**ARTICLE**:
Satyajit Ray was an only child, born in 1921 into a creative, intellectual family of Brahmos—members of a Christian-influenced Hindu movement—in Kolkata. His grandfather, Upendrakishore Ray, was a renowned writer, composer, and children’s magazine founder, and his father, Sukumar Ray, was a writer and illustrator, a household name for his nonsense verse. Satyajit had an unsurprising early facility with the arts, both musical and visual. His father died when he was not yet three, and he lived with his mother and an uncle in the southern part of Kolkata, where he taught himself to read Western classical music and discovered Hollywood movies.

After finishing college, beginning in 1940, Ray studied art for two and a half years in Santiniketan, at the university founded by the great Bengali intellectual, writer, and artist Rabindranath Tagore, who would become one of the most important influences in his life. Returning to Kolkata, Ray found work as a graphic artist at a British-run advertising agency and a Bengali-run publishing house, and cofounded the Calcutta Film Society, where he and other film lovers watched mostly European and Hollywood movies and engaged in lengthy addas (coffeehouse conversations) about what was missing from Indian cinema, which was still primarily a Bollywood landscape. While working full-time, Ray began writing screenplays on the side, for his own enjoyment and occasionally for pay, deepening his understanding of cinematic storytelling.

**PROBLEM 1**: Decide whether each statement agrees with the passage about Satyajit Ray, answering yes or no and quoting the words of the passage that settle it: (a) Ray's father died before Ray turned three. (b) Ray studied art in Santiniketan for four years. (c) The Calcutta Film Society mostly watched Bollywood films.
**PROBLEM 2**: Extend the passage about Satyajit Ray, picking up after its final sentence.

**COLLECTED DATA**:
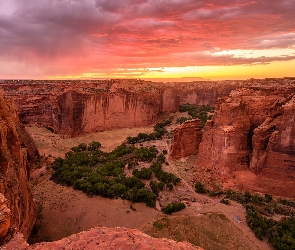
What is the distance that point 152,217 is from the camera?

**WRITTEN RESPONSE 1**:
(a) Yes: "His father died when he was not yet three"
(b) No: "Ray studied art for two and a half years in Santiniketan"
(c) No: "watched mostly European and Hollywood movies"

**WRITTEN RESPONSE 2**:
In 1949, Ray met the great French director Jean Renoir, who was location scouting in Kolkata for The River. When Renoir asked if he had a film idea of his own, Ray described the story of Pather Panchali, a novel by Bibhutibhusan Banerjee for which Ray had once designed woodcut illustrations and that struck him as being highly cinematic in nature. Renoir encouraged Ray’s love of film and his pursuit of the project.

In 1950, Ray and his wife, Bijoya, moved to England, where he would work at his advertising agency’s London office. During those six months, the couple saw ninety-nine films, including Vittorio De Sica’s recent neorealist masterpiece Bicycle Thieves. It was this film that had the strongest impact on Ray, as it led him to the discovery that one could make a film with nonprofessionals, on location, largely outdoors, and on a shoestring budget. In late 1950, on the boat back to Kolkata, he wrote a first treatment for Pather Panchali.

In 1955, after three years of shooting and editing that was intermittent due to a lack of financing, Ray completed his debut film, which, after legendary screenings in New York and Cannes, officially put him on the map during the golden age of art-house cinema; with Pather Panchali, Ray took his place alongside Ingmar Bergman, Federico Fellini, and Akira Kurosawa as one of the most important international filmmakers. He went on to close out the 1950s with a string of masterpieces, including the two films that rounded out The Apu Trilogy, Aparajito (1956) and Apur Sansar (1959), and The Music Room (1958).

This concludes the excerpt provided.